Brickwork from the line of the Tudor waterfront can be seen on the beach just in front of the western building.
Some of the exposed timbers, especially by the wall, are likely to be covered by stones shortly.
There is a temporary towpath closure for works between Barnes Railway Bridge and The White Hart at the start of Mortlake High Street in London.
Walkers must follow the road as far as the pub.
The path improvement is just one of many planned changes in the area.
There is a scheme to turn the upstream side the railway bridge into a ‘garden bridge’. This has the support of councils on both banks and Network Rail. The local claim is that this will not cost very much unlike the one being resisted by City and Waterloo residents in central London.

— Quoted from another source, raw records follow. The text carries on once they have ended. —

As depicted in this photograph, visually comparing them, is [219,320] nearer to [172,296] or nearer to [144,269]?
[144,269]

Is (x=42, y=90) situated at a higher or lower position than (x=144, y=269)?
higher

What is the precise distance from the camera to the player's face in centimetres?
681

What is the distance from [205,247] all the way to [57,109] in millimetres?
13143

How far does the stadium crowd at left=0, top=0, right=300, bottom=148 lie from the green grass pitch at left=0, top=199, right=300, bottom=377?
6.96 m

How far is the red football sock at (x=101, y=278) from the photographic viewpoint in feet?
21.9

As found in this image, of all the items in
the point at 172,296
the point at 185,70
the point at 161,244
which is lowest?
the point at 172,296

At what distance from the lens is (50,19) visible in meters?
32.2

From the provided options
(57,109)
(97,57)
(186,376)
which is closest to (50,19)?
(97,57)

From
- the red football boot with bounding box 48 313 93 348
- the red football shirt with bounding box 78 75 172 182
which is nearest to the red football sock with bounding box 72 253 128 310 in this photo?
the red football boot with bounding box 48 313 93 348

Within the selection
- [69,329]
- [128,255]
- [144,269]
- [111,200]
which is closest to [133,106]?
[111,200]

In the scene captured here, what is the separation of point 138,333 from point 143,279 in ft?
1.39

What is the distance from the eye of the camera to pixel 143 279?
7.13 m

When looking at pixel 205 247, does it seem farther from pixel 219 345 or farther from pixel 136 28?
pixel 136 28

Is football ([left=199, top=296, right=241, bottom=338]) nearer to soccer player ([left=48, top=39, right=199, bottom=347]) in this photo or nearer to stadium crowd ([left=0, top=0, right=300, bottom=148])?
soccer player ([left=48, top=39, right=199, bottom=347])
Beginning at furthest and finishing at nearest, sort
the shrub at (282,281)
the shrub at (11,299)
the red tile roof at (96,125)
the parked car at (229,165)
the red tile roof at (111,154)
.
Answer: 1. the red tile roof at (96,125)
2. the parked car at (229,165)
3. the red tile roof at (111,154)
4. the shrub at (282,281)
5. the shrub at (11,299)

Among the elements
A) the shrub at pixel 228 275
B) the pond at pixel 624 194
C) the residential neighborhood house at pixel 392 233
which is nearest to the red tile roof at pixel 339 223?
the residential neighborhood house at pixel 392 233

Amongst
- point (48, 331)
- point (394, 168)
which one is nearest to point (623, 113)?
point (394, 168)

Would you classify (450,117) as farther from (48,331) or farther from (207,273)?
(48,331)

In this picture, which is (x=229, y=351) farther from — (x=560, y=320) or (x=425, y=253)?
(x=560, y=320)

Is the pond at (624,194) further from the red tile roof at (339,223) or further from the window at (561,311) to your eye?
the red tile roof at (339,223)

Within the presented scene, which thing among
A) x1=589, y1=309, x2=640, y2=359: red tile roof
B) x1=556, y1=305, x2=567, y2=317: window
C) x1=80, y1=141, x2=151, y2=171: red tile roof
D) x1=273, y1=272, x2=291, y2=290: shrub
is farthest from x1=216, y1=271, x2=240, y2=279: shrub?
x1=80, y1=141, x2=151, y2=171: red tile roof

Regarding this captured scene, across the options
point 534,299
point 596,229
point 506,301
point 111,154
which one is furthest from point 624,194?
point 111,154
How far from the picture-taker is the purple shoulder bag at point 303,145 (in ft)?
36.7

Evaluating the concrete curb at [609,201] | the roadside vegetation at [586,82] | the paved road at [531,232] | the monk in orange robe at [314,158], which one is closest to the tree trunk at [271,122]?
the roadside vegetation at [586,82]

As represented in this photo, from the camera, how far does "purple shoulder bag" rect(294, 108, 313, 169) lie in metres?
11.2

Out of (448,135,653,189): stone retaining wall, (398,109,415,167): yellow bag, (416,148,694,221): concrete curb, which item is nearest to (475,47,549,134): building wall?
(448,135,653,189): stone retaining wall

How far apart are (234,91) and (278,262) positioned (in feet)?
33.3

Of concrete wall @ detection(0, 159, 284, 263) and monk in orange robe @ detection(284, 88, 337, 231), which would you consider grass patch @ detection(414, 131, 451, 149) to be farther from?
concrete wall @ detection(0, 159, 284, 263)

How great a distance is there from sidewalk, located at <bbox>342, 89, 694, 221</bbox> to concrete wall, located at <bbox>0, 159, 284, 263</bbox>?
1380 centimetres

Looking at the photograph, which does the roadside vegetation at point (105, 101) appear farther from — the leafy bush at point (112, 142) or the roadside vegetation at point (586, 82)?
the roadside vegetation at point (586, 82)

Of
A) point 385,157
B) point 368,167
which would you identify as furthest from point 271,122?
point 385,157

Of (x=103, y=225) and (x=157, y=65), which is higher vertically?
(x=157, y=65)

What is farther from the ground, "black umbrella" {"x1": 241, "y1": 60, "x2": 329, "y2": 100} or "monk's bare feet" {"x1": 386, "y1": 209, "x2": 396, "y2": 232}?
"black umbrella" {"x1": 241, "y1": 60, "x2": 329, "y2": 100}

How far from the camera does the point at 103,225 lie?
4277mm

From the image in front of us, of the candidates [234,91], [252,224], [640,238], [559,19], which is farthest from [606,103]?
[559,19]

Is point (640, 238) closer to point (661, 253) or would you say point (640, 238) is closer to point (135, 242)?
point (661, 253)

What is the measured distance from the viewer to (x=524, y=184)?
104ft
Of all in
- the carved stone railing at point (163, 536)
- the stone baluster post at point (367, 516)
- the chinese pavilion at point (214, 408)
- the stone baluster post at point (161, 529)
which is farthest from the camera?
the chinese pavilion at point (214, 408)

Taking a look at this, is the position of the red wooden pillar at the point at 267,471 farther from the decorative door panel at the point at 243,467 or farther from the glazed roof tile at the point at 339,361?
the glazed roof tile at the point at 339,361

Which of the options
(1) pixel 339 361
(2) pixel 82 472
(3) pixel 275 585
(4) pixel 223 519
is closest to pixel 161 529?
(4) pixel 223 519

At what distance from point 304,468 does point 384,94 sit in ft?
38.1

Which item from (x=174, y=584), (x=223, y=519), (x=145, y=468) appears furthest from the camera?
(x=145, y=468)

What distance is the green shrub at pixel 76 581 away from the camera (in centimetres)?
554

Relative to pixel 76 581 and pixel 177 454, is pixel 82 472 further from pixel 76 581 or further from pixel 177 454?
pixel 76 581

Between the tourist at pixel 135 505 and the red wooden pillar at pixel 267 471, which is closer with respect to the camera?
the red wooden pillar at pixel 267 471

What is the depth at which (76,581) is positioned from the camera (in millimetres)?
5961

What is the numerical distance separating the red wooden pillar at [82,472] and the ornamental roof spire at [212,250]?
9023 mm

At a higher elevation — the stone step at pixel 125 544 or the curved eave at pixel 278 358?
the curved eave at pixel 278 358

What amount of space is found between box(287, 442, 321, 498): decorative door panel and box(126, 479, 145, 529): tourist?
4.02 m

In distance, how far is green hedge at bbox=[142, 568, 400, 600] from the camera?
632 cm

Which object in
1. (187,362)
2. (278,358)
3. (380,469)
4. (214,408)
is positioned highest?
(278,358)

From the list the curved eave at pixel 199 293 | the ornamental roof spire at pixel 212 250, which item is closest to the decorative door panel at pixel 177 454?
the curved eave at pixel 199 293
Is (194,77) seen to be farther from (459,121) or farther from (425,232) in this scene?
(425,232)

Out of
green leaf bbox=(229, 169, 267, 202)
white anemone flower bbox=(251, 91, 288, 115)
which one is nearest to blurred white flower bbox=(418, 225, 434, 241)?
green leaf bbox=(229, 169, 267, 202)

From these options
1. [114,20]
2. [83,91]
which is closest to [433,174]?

A few yards further on the path passes over the Mortlake Brewery drawdock. This is where Watney’s Red Barrel was produced and more recently Budweiser. Brewing began in 1700 and ended last December. The riverside site with Victorian buildings is now due to be redeveloped for housing.
The Ship, almost as old as the brewery and once the University Boat Race finishing post, survives. It is also now a community toilet point.
The tomb of St Edmund d’Abingdon is a dominant feature at Pontigny Abbey in Burgundy where he is called St Edme.
As the name suggests, St Edmund of Abingdon was born in Abingdon. This was about 1175 when he was known simply as Edmund Rich and lived with his parents near today’s St Edmund’s Lane off West St Helen Street.
He went to school upstream in Oxford and it in these early days that he is reputed to have had an encounter with an apparition of the Christ Child in water meadows near the River Thames.
As a priest he often stayed at Reading Abbey which may have been an overnight stop when sailing up and down the Thames but it was also a favourite place for retreat or vacation.
In 1233 he became Archbishop of Canterbury. A recent predecessor was the martyr St Thomas Becket.
Edmund is buried in the vast Abbey church in France because he died nearby in 1540 whilst on his way to Rome.
The date of his death is the 16 November which is now his feast day.
Next Sunday 13 November the Roman Catholic Bishop of Portsmouth will be at St Edmund’s Roman Catholic Church in Abingdon at 1.30pm to celebrate a Mass marking the end of the Year of Mercy. He will rededicate the Roman Catholic Portsmouth Diocese to St Edmund.
A relic of St Edmund is being brought for the occasion and at 3pm Abbot Geoffrey Scott will give a talk about Edmund.
On Wednesday St Edmund Hall at Oxford, named after Edmund of Abingdon, will be keeping St Edmund’s Day with evensong and a feast.
A diversion from the river in Rotherhithe might be about to become redundant.
At present upstream walkers, having crossed Greenland Dock, must suddenly turn inland down narrow Randall Rents because, although New Caledonian Wharf ahead has a good path, there is no walkway further on.
At the end of Randall Rents, the diversion continues past the back of The Ship & Whale pub and along Odessa Street to return to the water by way of the far side of Commercial Pier Wharf.
Southwark Council has approved a planning application for flats on the Commercial Pier Wharf. The scheme includes provision for not only a riverside path in front but also a downstream extension path across the narrow Custom House Reach to link with New Caledonian Wharf.
This would provide a continuous route by the river from Greenland Dock to Surry Docks Farm.
However, the Commercial Pier Wharf site is well-known for its red crane which would have to be removed so planning permission will only be granted if Historic England (English Heritage) decide not to list the crane.
There has been a crane on the site for at least a century. However, Southwark planners claim that the present red Scotch Derrick crane is not old at it was installed only in 1965.
Retaining the crane will require a new design for the development and a new planning hearing.
The development’s architect is Simon Hudspith who once promoted a scheme for a Thames riverside path in front of Winchester Wharf and through London Bridge.